Here’s the question I pose: Should we ensure fairness at the group level, for example, by checking that women and men get hired at equal rates? Or should we ensure that similar individuals get treated similarly, regardless of which group they belong to?
Students initially think these should be the same thing, but they quickly discover they can conflict. You might achieve group parity while treating similar individuals very differently. Or you might treat similar individuals the same way but end up with significant disparities between groups.
Students have genuinely different intuitions about which approach is more fair. Some argue that group fairness addresses systemic discrimination and historical inequities. Others argue that individual fairness is what fairness truly means: treating people based on their individual characteristics, rather than their group membership.
There’s no silver bullet. Both approaches have merit, and the choice often depends on the specific context and the desired outcome. The realization that fairness itself is contested and context-dependent is one of the most important lessons students take from the course.
Q: How do you integrate technical learning with ethical reasoning?
I don’t have a philosophical background, but I connect every ethical dimension back to its intellectual foundations and societal implications.
The key is showing students that technical choices embody ethical commitments. When we discuss fairness metrics, we don’t just compute them; we ask what conception of justice each one assumes. I use case studies where technical decisions had real ethical consequences: bias in criminal risk assessment, privacy violations in contact tracing, interpretability failures in medical diagnosis.
The goal is for students to see that ethical AI requires both technical expertise and ethical reasoning, as they’re inseparable.
Q: What do you hope students take away from the course?

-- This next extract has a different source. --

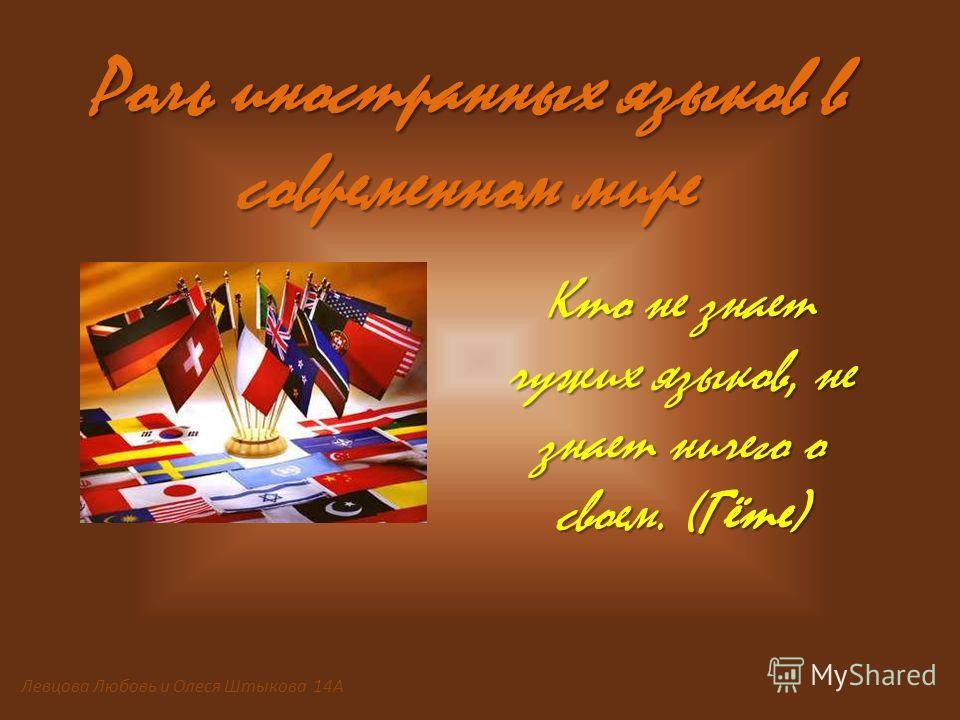 Роль иностранных языков в современном мире Кто не знает чужих языков, не знает ничего о своем. (Гёте) Левцова Любовь и Олеся Штыкова 14А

I want students first to be aware of the ethical dimensions of every AI system they encounter or build: recognizing fairness questions, privacy implications, and interpretability needs as fundamental considerations, not afterthoughts.
Second, I want them to have practical tools. Ethical AI requires concrete skills: techniques for bias detection and mitigation, methods for building interpretable models, and frameworks for privacy-preserving systems.
Finally, I hope they will feel responsibility and become advocates for ethical AI in their organizations by asking hard questions, challenging problematic practices, and championing ethical principles even when it’s difficult. As AI practitioners, they have real power to shape how these systems affect people’s lives.
Q: How are AI ethics challenges likely to evolve?
We’ll see progress in areas like privacy and fairness as techniques mature and transition from research to production. But other areas remain challenging. Interpretability is tough, especially with large language models. Robustness and safety concerns are growing as systems become more autonomous.
New challenges are also emerging: AI-generated content, consent issues with training data, and accountability when systems interact unpredictably.
The course stays current by continuously incorporating recent research, industry case studies, and regulatory changes.
Q: For someone curious about AI ethics but not from a technical background, what’s one idea or question from the course that might resonate with them?
They need to question AI. Be aware of its progress and understand how it affects them now and, in the future, as well as its broader impact on society.
This matters to everyone, not just technical people, because AI increasingly shapes decisions that affect all our lives, from the content we see online to whether we get a loan, a job, or access to healthcare. Understanding and questioning AI is essential for participating in conversations about how these systems should work and whom they should serve.